● TASK INSTRUCTIONS: Turn the entries below into a JSON list of strings, one string per line, leaving out blank lines.
[start of SUPPLIED DATA]
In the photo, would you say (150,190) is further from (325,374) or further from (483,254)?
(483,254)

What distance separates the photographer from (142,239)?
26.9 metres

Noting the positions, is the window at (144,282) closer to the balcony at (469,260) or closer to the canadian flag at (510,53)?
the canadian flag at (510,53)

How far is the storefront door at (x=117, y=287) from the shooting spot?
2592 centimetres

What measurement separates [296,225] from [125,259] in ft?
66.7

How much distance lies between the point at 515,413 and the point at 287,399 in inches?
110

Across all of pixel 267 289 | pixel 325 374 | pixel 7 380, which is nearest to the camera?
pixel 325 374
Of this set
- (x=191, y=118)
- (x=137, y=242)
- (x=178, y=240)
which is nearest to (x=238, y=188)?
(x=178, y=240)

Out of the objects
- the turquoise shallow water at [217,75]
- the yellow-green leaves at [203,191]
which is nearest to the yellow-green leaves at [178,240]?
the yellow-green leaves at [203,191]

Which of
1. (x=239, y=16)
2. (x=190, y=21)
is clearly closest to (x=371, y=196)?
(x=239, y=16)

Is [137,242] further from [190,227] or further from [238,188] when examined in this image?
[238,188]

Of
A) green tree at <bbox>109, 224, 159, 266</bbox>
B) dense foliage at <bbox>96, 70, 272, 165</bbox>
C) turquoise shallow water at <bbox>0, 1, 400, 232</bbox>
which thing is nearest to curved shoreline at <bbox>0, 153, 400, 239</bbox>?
[end of SUPPLIED DATA]
● SOLVED EXERCISE:
[
  "In the photo, would you say (150,190) is further from (325,374) or further from (483,254)?",
  "(483,254)",
  "What distance separates the photographer from (142,239)?",
  "26.9 metres",
  "Noting the positions, is the window at (144,282) closer to the balcony at (469,260) or closer to the canadian flag at (510,53)?",
  "the canadian flag at (510,53)",
  "How far is the storefront door at (x=117, y=287) from the shooting spot?",
  "2592 centimetres",
  "What measurement separates [296,225] from [125,259] in ft?",
  "66.7",
  "How much distance lies between the point at 515,413 and the point at 287,399 in inches?",
  "110",
  "Across all of pixel 267 289 | pixel 325 374 | pixel 7 380, which is nearest to the camera?",
  "pixel 325 374",
  "Of this set",
  "- (x=191, y=118)",
  "- (x=137, y=242)",
  "- (x=178, y=240)",
  "which is nearest to (x=238, y=188)?",
  "(x=178, y=240)",
  "Out of the objects",
  "- the turquoise shallow water at [217,75]",
  "- the yellow-green leaves at [203,191]",
  "which is nearest to the yellow-green leaves at [178,240]?",
  "the yellow-green leaves at [203,191]",
  "Which of",
  "1. (x=239, y=16)",
  "2. (x=190, y=21)",
  "is clearly closest to (x=371, y=196)?",
  "(x=239, y=16)",
  "Is [137,242] further from [190,227] or further from [238,188] when examined in this image?",
  "[238,188]",
  "Of",
  "A) green tree at <bbox>109, 224, 159, 266</bbox>",
  "B) dense foliage at <bbox>96, 70, 272, 165</bbox>",
  "C) turquoise shallow water at <bbox>0, 1, 400, 232</bbox>",
  "which thing is nearest to curved shoreline at <bbox>0, 153, 400, 239</bbox>?"
]